For most people who participate in any sport that involves running they would have experienced the dreaded condition known as shin splints. For some people they almost seem inevitable, particularly during pre-season. This condition can be very annoying as if not treated early can lead to a constant dull pain in the front of the shin that can last for several weeks. So what is this condition, why is it so common and what causes it?
What is Shin Splints?
Shin Splints refers to multiple different types of conditions that cause shin pain. There are different types of shin splint 'classifications' depending on the location of pain, but the most common one is 'Medial Tibial Stress Syndrome.' Pain is generally located along the middle/posterior of the tibia bone. It is an overuse injury that occurs when high amounts of stress is placed on the muscles, tendons and joints in the lower leg. It accounts for 10-15% of running injuries and 60% of leg pain injuries.
What are the Risk Factors for MTSS?
For most people there will be a combination of factors causing their shin splints. Here is a list of a few of the most common factors.
Runners without enough shock absorption (i.e. poor or worn out shoes, incorrect running shoes).
Running on cement or uneven surfaces (i.e. pre-season in summer on hard grounds)
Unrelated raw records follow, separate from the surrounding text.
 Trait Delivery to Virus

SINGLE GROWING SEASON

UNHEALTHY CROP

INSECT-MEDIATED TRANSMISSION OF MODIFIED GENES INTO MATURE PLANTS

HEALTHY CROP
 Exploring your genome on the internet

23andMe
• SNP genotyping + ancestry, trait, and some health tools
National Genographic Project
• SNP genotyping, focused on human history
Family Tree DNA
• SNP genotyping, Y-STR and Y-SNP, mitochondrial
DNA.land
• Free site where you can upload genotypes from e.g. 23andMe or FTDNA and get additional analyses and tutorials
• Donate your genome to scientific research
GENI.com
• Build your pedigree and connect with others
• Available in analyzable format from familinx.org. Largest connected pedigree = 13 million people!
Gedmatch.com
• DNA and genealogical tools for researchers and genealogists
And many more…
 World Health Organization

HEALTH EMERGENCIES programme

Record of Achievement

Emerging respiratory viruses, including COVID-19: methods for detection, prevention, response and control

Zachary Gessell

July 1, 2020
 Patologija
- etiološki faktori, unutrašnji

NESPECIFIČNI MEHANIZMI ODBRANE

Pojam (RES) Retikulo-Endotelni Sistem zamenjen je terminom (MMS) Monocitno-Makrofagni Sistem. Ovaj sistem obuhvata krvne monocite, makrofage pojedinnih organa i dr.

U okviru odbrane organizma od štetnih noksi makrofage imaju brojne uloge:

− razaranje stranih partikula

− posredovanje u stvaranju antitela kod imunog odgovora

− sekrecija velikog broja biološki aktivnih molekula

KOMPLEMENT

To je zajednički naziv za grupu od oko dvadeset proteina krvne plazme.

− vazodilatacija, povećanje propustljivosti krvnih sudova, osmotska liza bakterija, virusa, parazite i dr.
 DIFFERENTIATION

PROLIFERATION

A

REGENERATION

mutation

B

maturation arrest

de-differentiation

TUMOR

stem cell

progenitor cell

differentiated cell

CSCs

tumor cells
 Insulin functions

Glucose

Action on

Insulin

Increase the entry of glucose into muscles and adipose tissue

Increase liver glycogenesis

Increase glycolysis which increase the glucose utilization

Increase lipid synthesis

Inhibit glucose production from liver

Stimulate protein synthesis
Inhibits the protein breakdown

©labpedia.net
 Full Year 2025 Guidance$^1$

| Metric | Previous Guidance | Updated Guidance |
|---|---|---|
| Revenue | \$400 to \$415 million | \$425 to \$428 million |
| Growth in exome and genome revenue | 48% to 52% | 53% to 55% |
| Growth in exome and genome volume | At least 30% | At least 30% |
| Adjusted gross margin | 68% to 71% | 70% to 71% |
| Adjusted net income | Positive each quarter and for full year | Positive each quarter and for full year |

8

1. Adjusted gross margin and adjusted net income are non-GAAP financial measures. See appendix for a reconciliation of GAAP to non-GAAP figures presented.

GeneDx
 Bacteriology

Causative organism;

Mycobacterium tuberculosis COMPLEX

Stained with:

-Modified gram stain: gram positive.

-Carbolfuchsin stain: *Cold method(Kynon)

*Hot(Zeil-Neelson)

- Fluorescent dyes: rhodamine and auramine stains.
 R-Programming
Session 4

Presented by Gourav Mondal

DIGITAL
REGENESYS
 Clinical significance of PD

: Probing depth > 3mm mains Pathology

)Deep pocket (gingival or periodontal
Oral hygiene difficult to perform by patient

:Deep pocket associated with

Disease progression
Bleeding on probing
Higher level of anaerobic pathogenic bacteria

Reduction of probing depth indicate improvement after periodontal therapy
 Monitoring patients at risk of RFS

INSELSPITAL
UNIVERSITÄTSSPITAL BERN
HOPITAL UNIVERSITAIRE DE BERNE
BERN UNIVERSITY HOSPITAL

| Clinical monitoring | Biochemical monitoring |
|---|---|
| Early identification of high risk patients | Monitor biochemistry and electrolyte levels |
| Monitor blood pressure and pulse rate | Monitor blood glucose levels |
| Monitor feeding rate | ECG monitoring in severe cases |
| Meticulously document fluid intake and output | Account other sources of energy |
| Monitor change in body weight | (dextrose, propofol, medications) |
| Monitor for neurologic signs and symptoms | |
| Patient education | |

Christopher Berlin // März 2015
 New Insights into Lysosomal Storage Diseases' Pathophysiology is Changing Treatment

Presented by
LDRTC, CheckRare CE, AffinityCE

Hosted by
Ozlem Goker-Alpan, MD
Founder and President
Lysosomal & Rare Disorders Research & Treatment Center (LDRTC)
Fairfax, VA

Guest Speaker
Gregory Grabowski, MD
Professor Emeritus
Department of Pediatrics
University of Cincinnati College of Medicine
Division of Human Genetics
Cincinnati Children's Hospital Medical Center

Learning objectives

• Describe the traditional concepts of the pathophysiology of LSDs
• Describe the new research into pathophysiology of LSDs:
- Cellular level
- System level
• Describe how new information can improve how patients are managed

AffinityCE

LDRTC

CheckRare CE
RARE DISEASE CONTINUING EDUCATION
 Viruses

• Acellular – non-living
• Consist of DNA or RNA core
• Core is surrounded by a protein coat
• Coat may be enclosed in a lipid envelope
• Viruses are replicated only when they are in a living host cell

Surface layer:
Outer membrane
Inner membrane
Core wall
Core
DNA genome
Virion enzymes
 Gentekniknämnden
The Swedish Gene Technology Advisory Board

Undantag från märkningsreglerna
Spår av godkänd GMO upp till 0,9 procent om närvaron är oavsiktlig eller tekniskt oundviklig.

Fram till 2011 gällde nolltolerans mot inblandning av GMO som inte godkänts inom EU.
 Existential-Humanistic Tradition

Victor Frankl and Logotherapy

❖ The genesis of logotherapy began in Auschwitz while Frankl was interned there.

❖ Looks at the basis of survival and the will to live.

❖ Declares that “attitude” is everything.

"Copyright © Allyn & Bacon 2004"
Training errors (sudden increase in training intensity and duration)
Running >30 kms/week
Hill training early in the season
History of previous lower extremity injuries
Over-pronation or increased internal tibial rotation.
Symptoms of MTSS
Symptoms of MTSS are generally very common among all individuals.
Vague, diffuse pain along middle-distal tibia that will decrease with running in the early stage of injury.
There will be an earlier onset of pain with more frequent training in the later stages of injury.
Generally there will be tenderness along the posterior/medial border of the tibia approximately 4cm from the medial malleolus extending possibly to 12cm up the tibia.
There will also possibly be a tight achilles tendon, 'pes planus' or flat foot.
There will be pain on resisted plantar flexion.
Treatment for MTSS
Depending on the severity of symptoms an X-Ray may be requested to rule out the possibility of a stress fracture. Generally, treatment is conservative and involves a period of reduced activity to let inflammation settle before building training up to pre-injury levels.
Initially, the first line of treatment will involve activity modification
Decreasing running distance, frequency and intensity by 50%
Use low-impact and cross-training exercises during rehab period
Regular stretching and strengthening exercises
Running on a synthetic track
Avoid running on hills, uneven or hard surfaces
Shoe modifications - Possibly orthotics and changing running shoes every 300-600km run as worn out shoes lose shock absorbing capacity.
Physiotherapy Interventions that can be used generally involve
Massage and dry-needling
Therapy focusing on strengthening of the invertors and evertors of the ankle
Strengthening of the calf to help with shock-absorption.
Why is early treatment important for MTSS?
If left untreated, MTSS can become very painful and debilitating. In the worst cases, it can result in a constant dull ache that can become sore whilst walking. If left untreated for long enough a stress fracture can also occur due to constant overuse resulting in longer time off from your chosen sport. After treatment, a recurrence of shin splints is extremely common as loads increase, getting treatment in the early stage of the injury can help to reduce the chance of recurrence.
With spring and summer gradually approaching, ovals and surfaces will begin to become harder and running outdoors will become more frequent. If you begin to experience shin pain as you start your training it is important to get it looked at by a professional to reduce the chance of a significant long-term injury.